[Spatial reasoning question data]
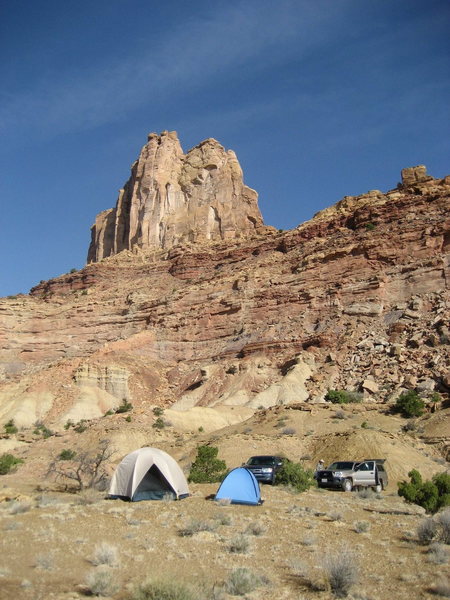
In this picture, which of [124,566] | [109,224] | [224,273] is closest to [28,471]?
[124,566]

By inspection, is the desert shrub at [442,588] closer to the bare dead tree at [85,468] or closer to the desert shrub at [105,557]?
the desert shrub at [105,557]

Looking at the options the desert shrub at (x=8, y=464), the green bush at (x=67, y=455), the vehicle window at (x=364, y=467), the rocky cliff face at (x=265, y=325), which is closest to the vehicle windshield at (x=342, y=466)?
the vehicle window at (x=364, y=467)

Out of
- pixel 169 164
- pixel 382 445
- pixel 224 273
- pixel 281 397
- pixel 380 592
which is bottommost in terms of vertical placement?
pixel 380 592

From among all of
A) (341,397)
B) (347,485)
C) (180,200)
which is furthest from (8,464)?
(180,200)

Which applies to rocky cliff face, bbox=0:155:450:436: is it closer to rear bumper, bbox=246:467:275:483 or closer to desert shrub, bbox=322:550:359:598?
rear bumper, bbox=246:467:275:483

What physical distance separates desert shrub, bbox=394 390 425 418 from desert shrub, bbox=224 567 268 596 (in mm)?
28432

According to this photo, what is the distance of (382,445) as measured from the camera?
2828cm

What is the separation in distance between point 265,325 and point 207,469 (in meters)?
35.7

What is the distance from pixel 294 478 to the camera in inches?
870

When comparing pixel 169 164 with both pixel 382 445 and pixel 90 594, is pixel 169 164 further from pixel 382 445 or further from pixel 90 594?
pixel 90 594

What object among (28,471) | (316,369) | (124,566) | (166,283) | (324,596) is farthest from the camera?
(166,283)

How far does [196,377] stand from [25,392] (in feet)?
54.4

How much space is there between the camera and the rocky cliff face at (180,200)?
101 m

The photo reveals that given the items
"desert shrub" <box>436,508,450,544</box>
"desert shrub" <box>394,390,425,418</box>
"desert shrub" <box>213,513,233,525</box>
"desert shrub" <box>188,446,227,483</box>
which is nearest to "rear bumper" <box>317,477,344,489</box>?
"desert shrub" <box>188,446,227,483</box>
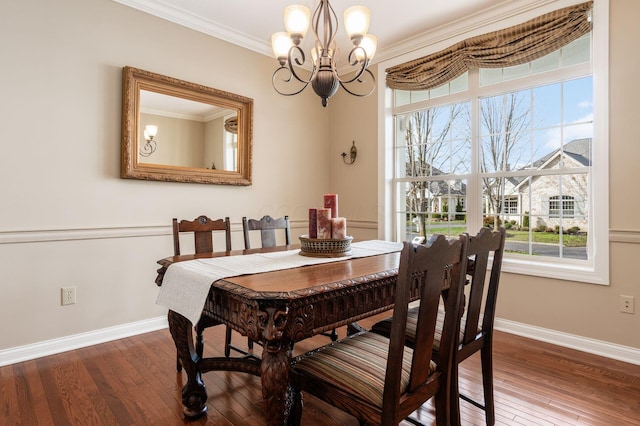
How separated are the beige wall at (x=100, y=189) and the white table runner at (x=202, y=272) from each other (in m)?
1.45

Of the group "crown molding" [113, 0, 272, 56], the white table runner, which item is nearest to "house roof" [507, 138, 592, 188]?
the white table runner

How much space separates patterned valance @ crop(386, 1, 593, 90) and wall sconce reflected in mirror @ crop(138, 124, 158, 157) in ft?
7.94

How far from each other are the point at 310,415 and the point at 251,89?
3.05m

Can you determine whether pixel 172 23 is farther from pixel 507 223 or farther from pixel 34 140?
pixel 507 223

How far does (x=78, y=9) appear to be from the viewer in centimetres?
259

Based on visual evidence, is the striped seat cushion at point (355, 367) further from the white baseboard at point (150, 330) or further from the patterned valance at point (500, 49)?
the patterned valance at point (500, 49)

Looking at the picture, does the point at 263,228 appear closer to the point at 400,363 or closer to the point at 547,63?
the point at 400,363

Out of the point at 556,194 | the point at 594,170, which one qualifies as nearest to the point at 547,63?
the point at 594,170

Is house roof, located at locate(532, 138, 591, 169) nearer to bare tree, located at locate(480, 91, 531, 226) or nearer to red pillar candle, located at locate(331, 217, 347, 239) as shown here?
bare tree, located at locate(480, 91, 531, 226)

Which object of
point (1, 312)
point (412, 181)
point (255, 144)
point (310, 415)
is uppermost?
point (255, 144)

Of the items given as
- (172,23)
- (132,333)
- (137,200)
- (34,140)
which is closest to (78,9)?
(172,23)

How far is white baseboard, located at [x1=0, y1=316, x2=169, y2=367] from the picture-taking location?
7.72 feet

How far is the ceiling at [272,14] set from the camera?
9.61 ft

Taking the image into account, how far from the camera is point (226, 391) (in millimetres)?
2006
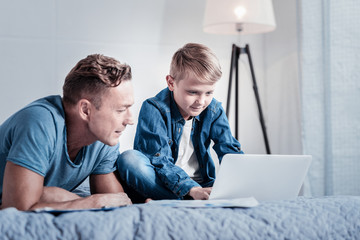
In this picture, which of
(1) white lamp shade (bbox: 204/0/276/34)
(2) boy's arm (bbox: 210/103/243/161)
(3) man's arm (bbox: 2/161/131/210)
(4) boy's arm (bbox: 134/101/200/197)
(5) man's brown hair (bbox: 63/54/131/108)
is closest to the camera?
(3) man's arm (bbox: 2/161/131/210)

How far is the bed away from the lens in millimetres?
789

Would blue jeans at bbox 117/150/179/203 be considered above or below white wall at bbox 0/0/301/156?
below

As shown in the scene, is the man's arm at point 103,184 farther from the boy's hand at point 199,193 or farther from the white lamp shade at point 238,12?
the white lamp shade at point 238,12

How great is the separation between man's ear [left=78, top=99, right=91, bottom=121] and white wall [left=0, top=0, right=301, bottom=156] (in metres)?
1.62

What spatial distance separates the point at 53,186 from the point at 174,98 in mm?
719

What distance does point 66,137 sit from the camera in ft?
4.13

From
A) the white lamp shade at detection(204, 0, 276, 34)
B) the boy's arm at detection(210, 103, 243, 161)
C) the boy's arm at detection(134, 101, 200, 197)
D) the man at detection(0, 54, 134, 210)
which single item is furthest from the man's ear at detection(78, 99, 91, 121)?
the white lamp shade at detection(204, 0, 276, 34)

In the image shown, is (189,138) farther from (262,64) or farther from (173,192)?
(262,64)

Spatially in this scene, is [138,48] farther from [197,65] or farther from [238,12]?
[197,65]

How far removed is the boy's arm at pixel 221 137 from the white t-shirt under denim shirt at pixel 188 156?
10 centimetres

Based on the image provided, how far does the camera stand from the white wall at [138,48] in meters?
2.77

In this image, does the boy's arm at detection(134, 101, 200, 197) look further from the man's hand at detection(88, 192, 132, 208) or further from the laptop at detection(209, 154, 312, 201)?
the laptop at detection(209, 154, 312, 201)

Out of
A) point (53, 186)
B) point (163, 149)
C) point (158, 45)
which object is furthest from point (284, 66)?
point (53, 186)

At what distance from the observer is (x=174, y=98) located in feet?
6.00
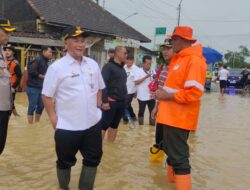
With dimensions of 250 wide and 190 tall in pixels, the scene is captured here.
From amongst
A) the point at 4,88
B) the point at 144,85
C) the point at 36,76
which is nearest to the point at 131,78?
the point at 144,85

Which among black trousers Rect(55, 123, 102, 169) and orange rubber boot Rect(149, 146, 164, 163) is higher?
black trousers Rect(55, 123, 102, 169)

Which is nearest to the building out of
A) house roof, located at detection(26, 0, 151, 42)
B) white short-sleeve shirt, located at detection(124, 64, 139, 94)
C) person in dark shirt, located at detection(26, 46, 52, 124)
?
house roof, located at detection(26, 0, 151, 42)

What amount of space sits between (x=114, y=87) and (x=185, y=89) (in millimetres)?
2922

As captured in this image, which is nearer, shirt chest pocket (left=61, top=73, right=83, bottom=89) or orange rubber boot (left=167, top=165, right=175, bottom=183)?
shirt chest pocket (left=61, top=73, right=83, bottom=89)

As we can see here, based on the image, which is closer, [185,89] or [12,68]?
[185,89]

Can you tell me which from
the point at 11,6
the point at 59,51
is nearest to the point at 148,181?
the point at 59,51

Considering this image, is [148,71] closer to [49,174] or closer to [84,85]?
[49,174]

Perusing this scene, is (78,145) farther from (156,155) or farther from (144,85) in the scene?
(144,85)

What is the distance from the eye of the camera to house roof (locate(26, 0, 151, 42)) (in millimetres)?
24672

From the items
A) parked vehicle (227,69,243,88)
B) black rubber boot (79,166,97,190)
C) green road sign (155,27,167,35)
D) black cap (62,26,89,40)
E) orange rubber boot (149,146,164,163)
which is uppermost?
green road sign (155,27,167,35)

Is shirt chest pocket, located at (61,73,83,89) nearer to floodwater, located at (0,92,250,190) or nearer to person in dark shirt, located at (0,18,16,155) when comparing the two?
person in dark shirt, located at (0,18,16,155)

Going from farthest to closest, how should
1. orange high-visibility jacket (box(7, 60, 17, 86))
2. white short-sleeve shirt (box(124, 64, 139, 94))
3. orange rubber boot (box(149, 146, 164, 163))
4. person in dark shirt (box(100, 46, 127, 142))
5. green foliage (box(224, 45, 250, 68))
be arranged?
green foliage (box(224, 45, 250, 68))
white short-sleeve shirt (box(124, 64, 139, 94))
orange high-visibility jacket (box(7, 60, 17, 86))
person in dark shirt (box(100, 46, 127, 142))
orange rubber boot (box(149, 146, 164, 163))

--- Problem to work on ---
Quote every line from the line containing "Going from farthest to closest, how should" through the closing line of the listing, including both.

--- Task answer ---
Going from farthest to closest, how should
1. orange high-visibility jacket (box(7, 60, 17, 86))
2. white short-sleeve shirt (box(124, 64, 139, 94))
3. orange rubber boot (box(149, 146, 164, 163))
4. person in dark shirt (box(100, 46, 127, 142))
5. green foliage (box(224, 45, 250, 68))
be arranged?
green foliage (box(224, 45, 250, 68))
white short-sleeve shirt (box(124, 64, 139, 94))
orange high-visibility jacket (box(7, 60, 17, 86))
person in dark shirt (box(100, 46, 127, 142))
orange rubber boot (box(149, 146, 164, 163))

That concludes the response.